**Entries shown**.
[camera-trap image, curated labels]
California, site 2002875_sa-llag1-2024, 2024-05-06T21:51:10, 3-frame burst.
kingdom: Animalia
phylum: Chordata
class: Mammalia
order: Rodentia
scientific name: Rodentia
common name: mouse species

**What this task involves**.
Return every record above exactly, line by line.

**Answer for the task**.
[camera-trap image, curated labels]
California, site 2002875_sa-llag1-2024, 2024-05-06T21:51:10, 3-frame burst.
kingdom: Animalia
phylum: Chordata
class: Mammalia
order: Rodentia
scientific name: Rodentia
common name: mouse species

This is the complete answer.